Literary critic Tom McCarthy believed that The Calculus Affair aptly illustrated how Tintin was no longer political in the manner that he was in earlier works like Tintin in the Land of the Soviets (1930) and Tintin in the Congo (1931); instead, Tintin travels to Borduria to rescue Calculus, "not to fight or expose totalitarianism". Calculus became "a genius compromised", with his role being a "counter-position to, or flip-side of, the one he represented in the moon books". When Tintin and Haddock arrive in Borduria, they are "treated as honoured guests but are in fact prisoners of the police state", a reversal of the situation in The Blue Lotus in which Tintin believes himself a prisoner but is in fact a guest. As with The Crab with the Golden Claws (1941), The Calculus Affair was "one long tobacco-trail" with cigarettes representing clues throughout the story. As for the opera house scene in which Tintin and Haddock spy upon Sponsz and Castafiore, he compared it to the scene in David Lynch's 1986 film Blue Velvet in which Jeffrey Beaumont spies on the sexual activities of Dorothy Vallens and Frank Booth.

== Adaptations ==
In 1957, the animation company Belvision Studios produced a string of colour adaptations based upon Hergé's original comics, adapting eight of the Adventures into a series (named Hergé's Adventures of Tintin) of daily five-minute episodes. The Calculus Affair (renamed The Calculus Case) was the eighth such story in the second series, being directed by Ray Goossens and written by Greg, himself a well-known cartoonist who in later years would become editor-in-chief of Tintin magazine.

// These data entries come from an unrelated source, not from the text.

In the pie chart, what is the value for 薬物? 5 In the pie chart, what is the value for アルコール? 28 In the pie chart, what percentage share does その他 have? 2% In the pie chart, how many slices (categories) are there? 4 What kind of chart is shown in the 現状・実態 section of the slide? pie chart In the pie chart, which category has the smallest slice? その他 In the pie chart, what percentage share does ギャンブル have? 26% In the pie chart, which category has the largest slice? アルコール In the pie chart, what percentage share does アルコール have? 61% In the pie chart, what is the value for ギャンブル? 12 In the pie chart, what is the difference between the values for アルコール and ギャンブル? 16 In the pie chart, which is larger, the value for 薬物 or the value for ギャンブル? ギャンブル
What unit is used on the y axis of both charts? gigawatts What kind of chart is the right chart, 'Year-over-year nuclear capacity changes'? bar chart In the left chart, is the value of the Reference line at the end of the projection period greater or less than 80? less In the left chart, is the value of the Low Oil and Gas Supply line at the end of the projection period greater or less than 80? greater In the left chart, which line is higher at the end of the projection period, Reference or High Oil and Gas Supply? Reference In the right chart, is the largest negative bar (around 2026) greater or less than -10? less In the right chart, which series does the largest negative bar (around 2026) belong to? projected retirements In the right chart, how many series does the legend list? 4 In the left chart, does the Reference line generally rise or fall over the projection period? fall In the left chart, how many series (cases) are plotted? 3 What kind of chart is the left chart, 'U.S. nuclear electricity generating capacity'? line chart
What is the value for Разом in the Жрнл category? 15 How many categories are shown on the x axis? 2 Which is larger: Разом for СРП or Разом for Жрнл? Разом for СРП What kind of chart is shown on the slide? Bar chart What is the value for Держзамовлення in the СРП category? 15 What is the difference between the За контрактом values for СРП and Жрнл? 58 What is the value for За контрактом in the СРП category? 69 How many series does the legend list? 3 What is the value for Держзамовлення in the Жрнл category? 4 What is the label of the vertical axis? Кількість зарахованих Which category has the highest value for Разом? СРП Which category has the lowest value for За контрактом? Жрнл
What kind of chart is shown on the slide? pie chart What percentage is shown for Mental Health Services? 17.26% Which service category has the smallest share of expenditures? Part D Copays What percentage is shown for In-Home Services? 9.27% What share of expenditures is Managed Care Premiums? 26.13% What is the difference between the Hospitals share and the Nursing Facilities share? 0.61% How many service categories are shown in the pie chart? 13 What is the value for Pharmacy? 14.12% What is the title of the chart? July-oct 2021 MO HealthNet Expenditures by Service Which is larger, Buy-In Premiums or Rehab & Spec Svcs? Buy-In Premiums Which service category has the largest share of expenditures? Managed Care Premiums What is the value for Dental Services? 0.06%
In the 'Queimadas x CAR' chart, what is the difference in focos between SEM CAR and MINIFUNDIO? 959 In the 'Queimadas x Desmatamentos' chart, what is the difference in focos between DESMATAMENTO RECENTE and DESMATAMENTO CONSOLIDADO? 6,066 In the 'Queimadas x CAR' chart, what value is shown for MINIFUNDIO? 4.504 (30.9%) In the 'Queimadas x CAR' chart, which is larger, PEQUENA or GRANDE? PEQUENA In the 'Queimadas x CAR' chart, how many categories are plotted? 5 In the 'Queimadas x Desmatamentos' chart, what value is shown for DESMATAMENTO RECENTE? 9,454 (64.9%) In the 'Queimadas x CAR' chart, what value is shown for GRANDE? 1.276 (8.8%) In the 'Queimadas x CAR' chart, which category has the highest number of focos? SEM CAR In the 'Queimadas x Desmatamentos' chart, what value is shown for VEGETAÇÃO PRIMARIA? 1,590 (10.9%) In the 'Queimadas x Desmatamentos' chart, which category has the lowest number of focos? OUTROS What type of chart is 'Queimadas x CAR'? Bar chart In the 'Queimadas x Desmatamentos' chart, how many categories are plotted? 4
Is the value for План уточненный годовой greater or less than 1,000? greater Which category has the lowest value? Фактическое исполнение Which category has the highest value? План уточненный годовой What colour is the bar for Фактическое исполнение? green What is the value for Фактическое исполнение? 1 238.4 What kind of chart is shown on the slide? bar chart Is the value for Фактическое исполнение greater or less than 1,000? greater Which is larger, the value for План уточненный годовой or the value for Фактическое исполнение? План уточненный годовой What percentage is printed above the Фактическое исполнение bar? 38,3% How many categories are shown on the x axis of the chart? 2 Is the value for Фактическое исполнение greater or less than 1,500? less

In 1991, a collaboration between the French studio Ellipse and the Canadian animation company Nelvana adapted 21 of the stories into a series of episodes, each 22 minutes long. The Calculus Affair was the sixteenth and seventeenth episodes of The Adventures of Tintin to be produced. The adaptation only had Borduria as the antagonist country with no mention of Syldavia. Directed by Stéphane Bernasconi, the series has been praised for being "generally faithful", with compositions having been actually directly taken from the panels in the original comic book.